Fame, alas, can insulate a performer from the masses. But nowadays when pop- music stars feel the need to get in touch with the public mood, they have only to log on to the nearest computer bulletin board. Which is precisely what Michael Stipe did a few weeks ago. The lead singer of the rock band R.E.M., based in Athens, Georgia, spent a few hours online to answer questions from his fans and satisfy his curiosity. "The record's almost done, and I'm bored," he typed. Folks peppered him with queries. What would the group's highly anticipated new CD sound like? "Like punk rock," he replied. "But loud."

R.E.M.'s new CD, Monster, out next week, does indeed blast with the boldest, brawniest music the band has ever recorded. In an interview with Time, Stipe described the new sound succinctly: "We wanted noise." Added R.E.M. bassist Mike Mills: "When you're in a band long enough, you want to try different things. On past albums we had been exploring acoustic instruments, trying to use the piano and mandolin, and we did it about all we wanted to do it. And you come back to the fact that playing loud electric-guitar music is about as fun as music can be."

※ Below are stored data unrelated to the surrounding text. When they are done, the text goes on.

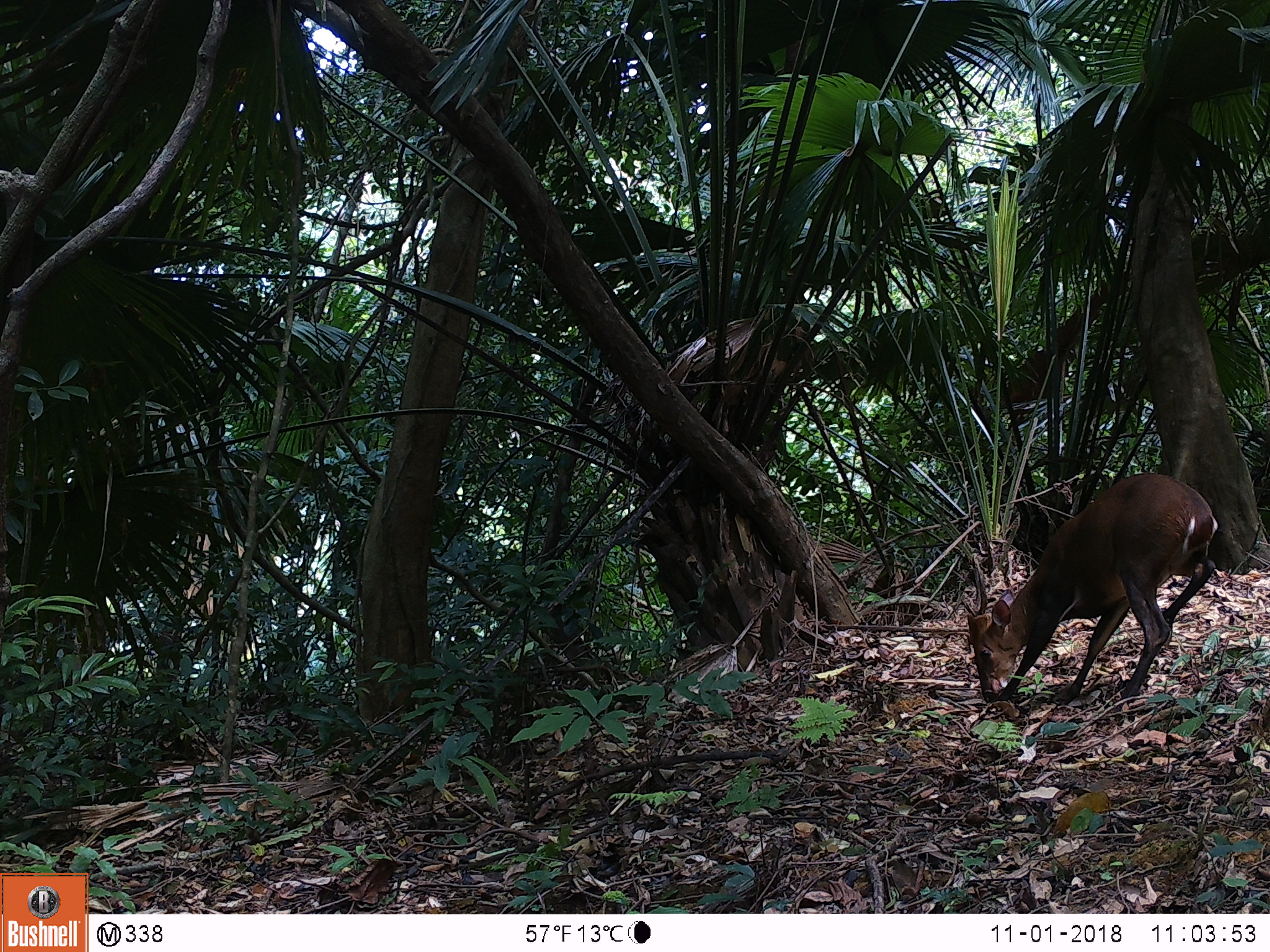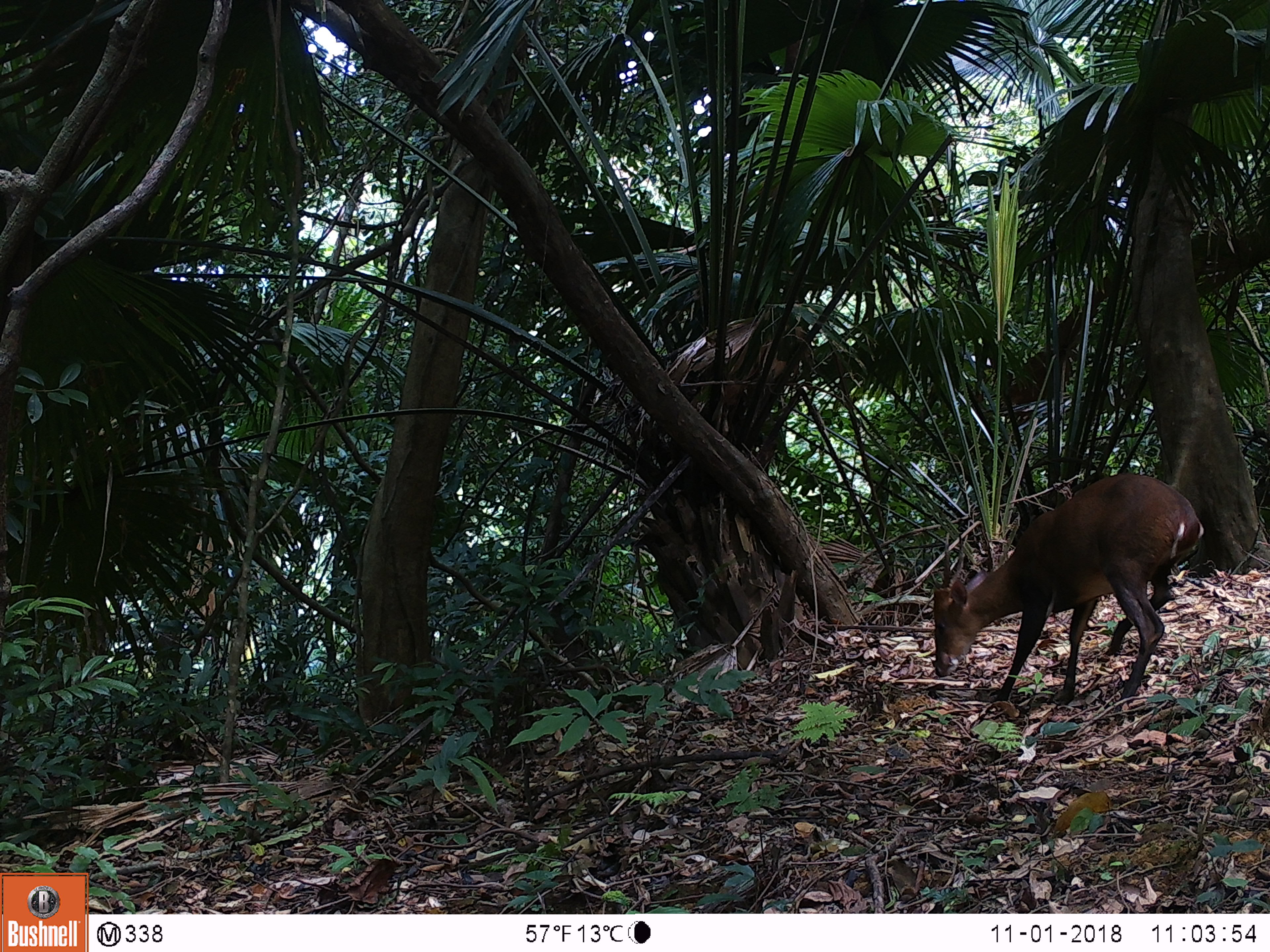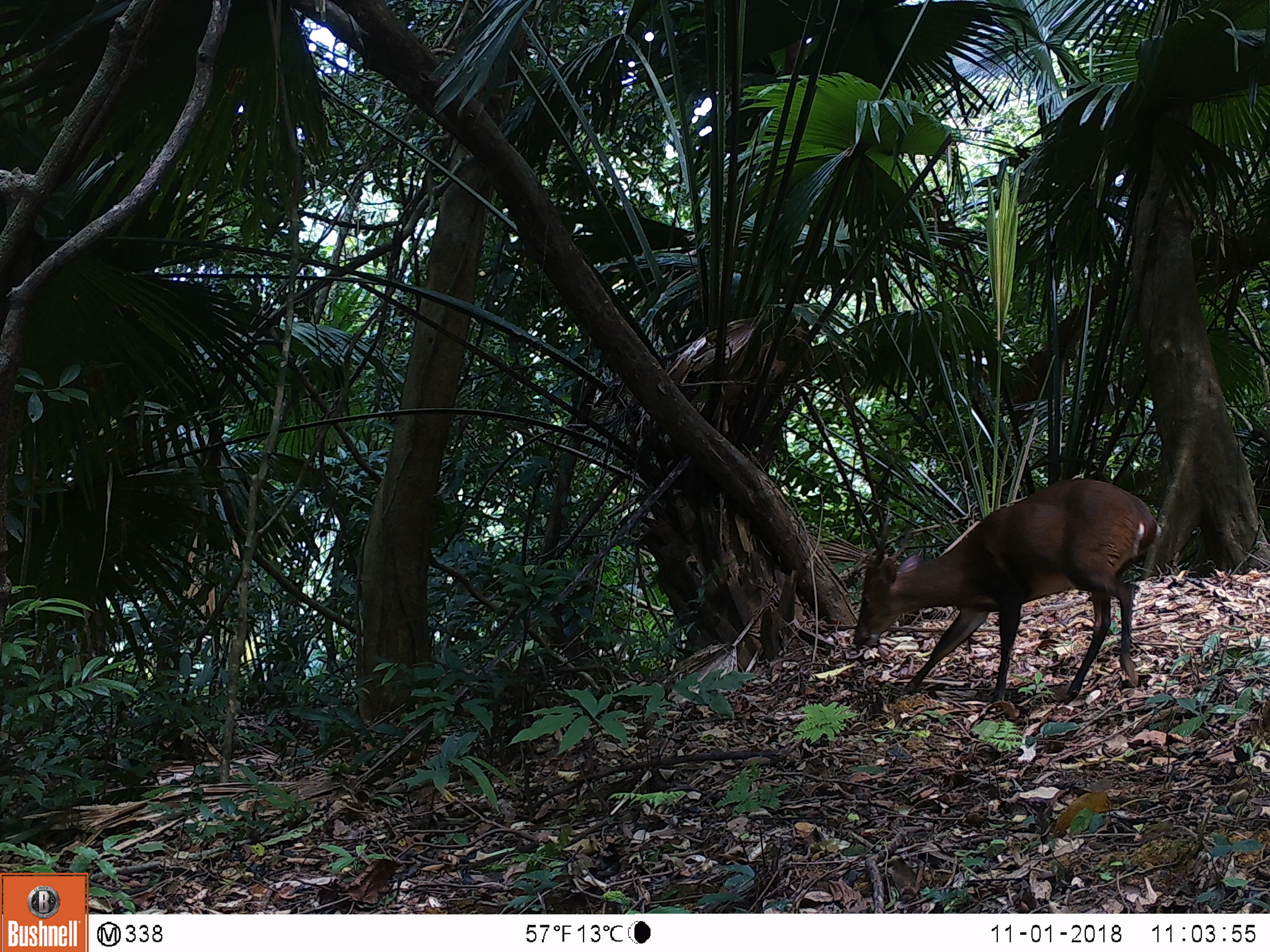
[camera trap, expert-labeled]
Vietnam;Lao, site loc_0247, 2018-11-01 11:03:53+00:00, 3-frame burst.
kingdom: Animalia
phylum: Chordata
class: Mammalia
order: Artiodactyla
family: Cervidae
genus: Muntiacus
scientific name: Muntiacus vuquangensis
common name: large-antlered muntjac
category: large antlered muntjac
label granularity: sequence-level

Before MTV became the sugar daddy of rock 'n' roll, before Pearl Jam's Eddie Vedder was even out of grade school, before the term alternative rock was trampled into the mud at the overhyped Woodstock '94, there was R.E.M. The , band, formed in 1980, is known for its artful, challenging music as well as its emotive, elliptical lyrics. Rather than succumbing to common-denominator tastes and releasing music that is too easily accessible, it has followed its own eccentric muse. In doing so, it set a standard for such alternative bands of the '90s as Pearl Jam and Offspring. Says Denise Sullivan, author of the book R.E.M. -- Talk About the Passion: "They've done everything their own way, on their own terms, and that's really rare."

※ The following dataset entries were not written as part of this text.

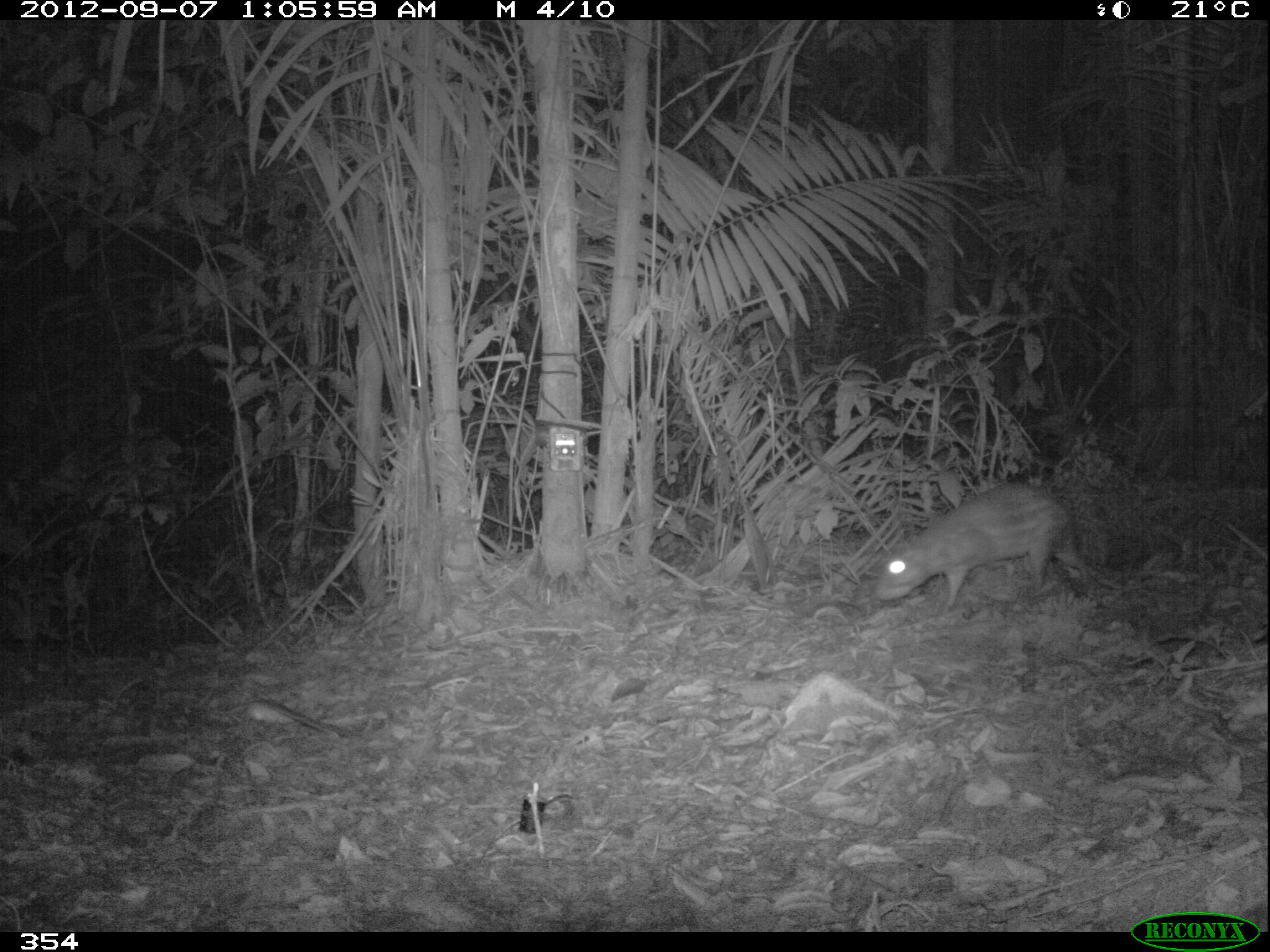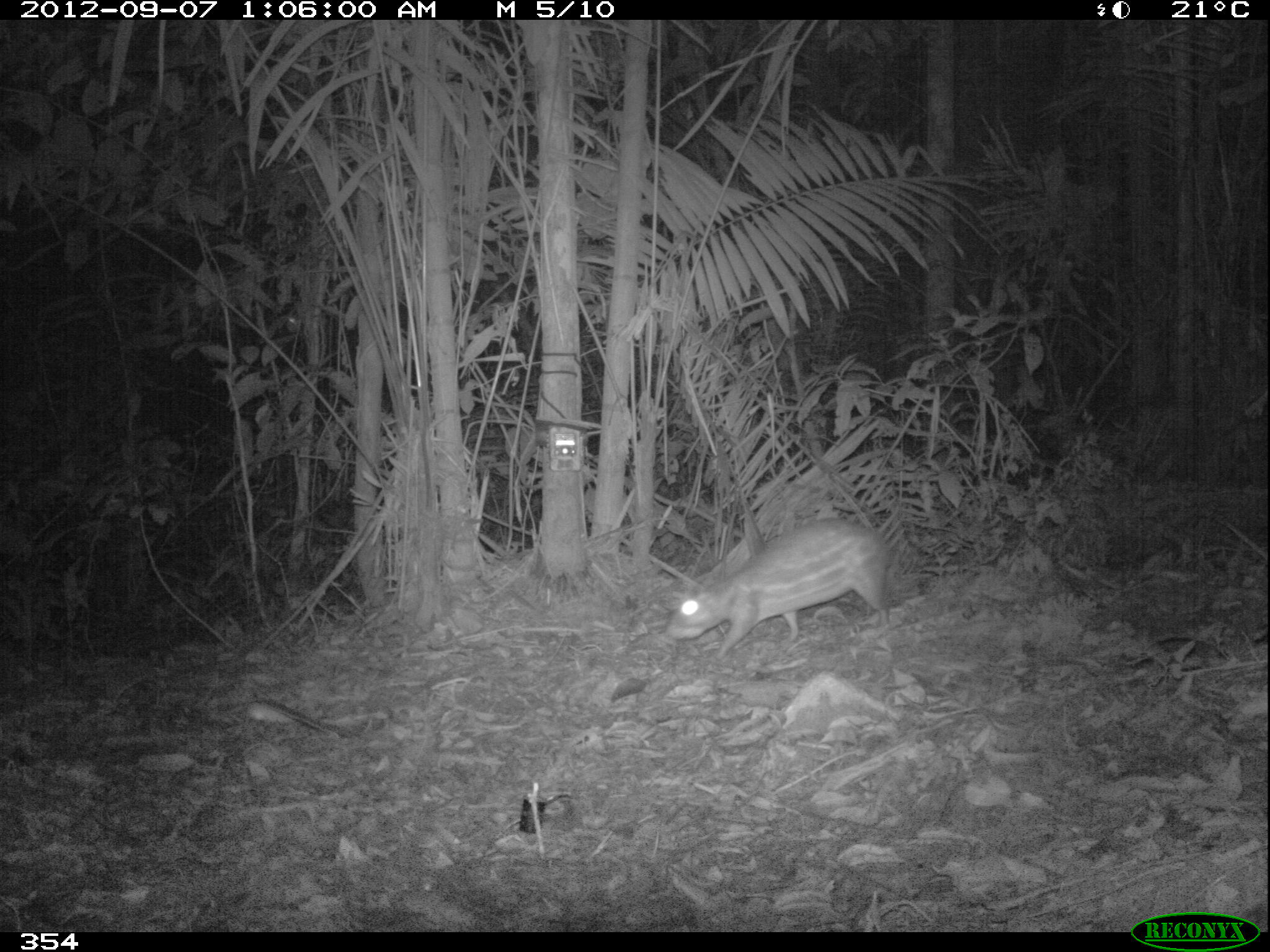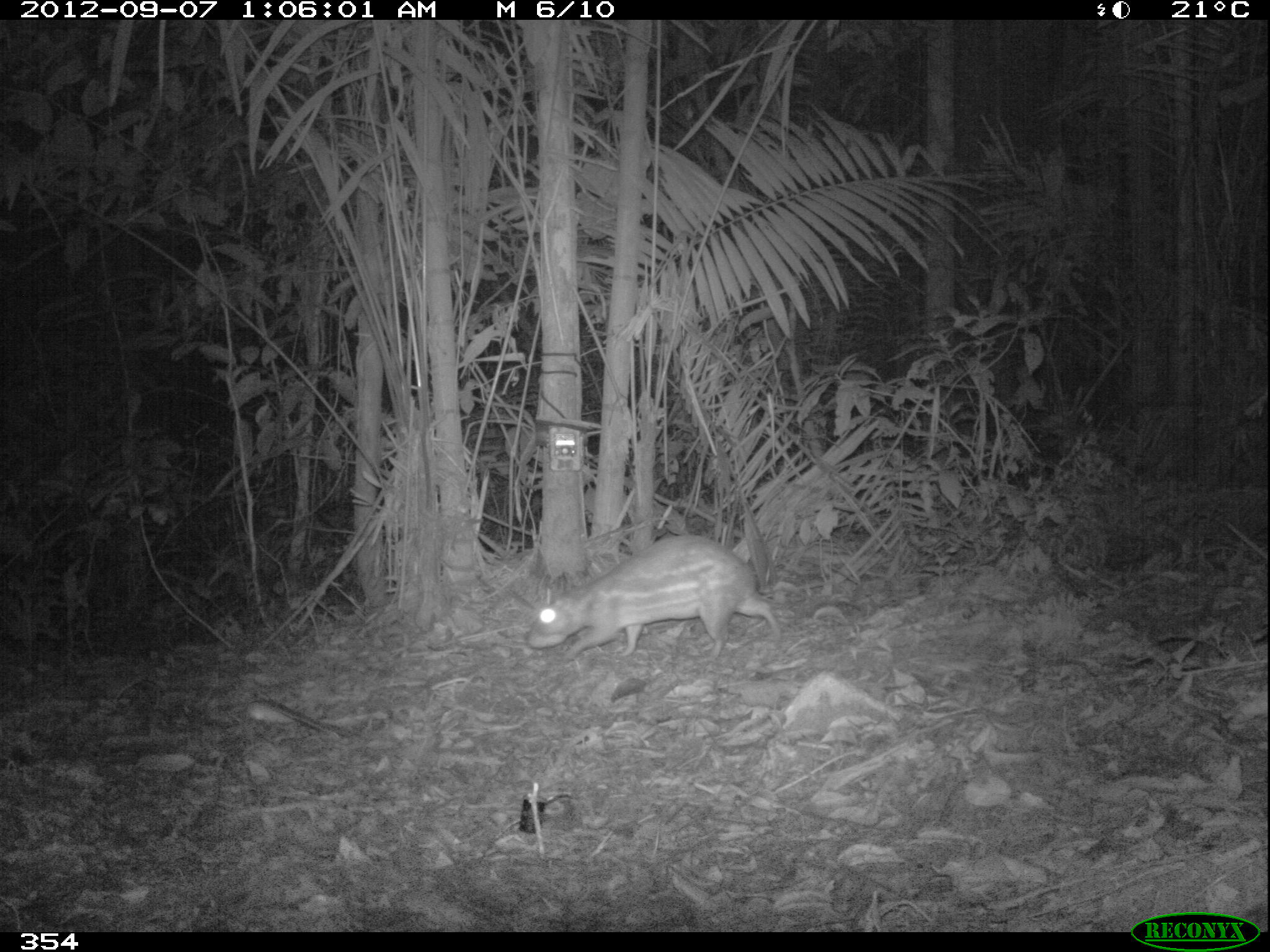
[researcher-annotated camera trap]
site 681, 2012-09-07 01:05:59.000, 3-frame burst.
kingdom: Animalia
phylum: Chordata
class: Mammalia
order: Rodentia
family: Cuniculidae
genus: Cuniculus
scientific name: Cuniculus paca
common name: spotted paca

The quartet -- Stipe, Mills, guitarist Peter Buck and drummer Bill Berry -- met in Athens in the late '70s. It was not altogether friendship at first sight. "We were definitely in different camps in school," says Berry. "((Mills)) was kind of the nerdy, preppie, straight-A student who hung out with the other straight-A students, and I was more the pot-smoking cool dude who hung around with the seedy element." As a teenager, Stipe wore unstylish corduroy pants with ribs as thick as ropes and drenched his hair with mustard. Despite that -- or perhaps because of it -- Buck found Stipe's "weird" taste in music appealing. All four eventually linked up at a party, discovered they shared musical interests and started a band.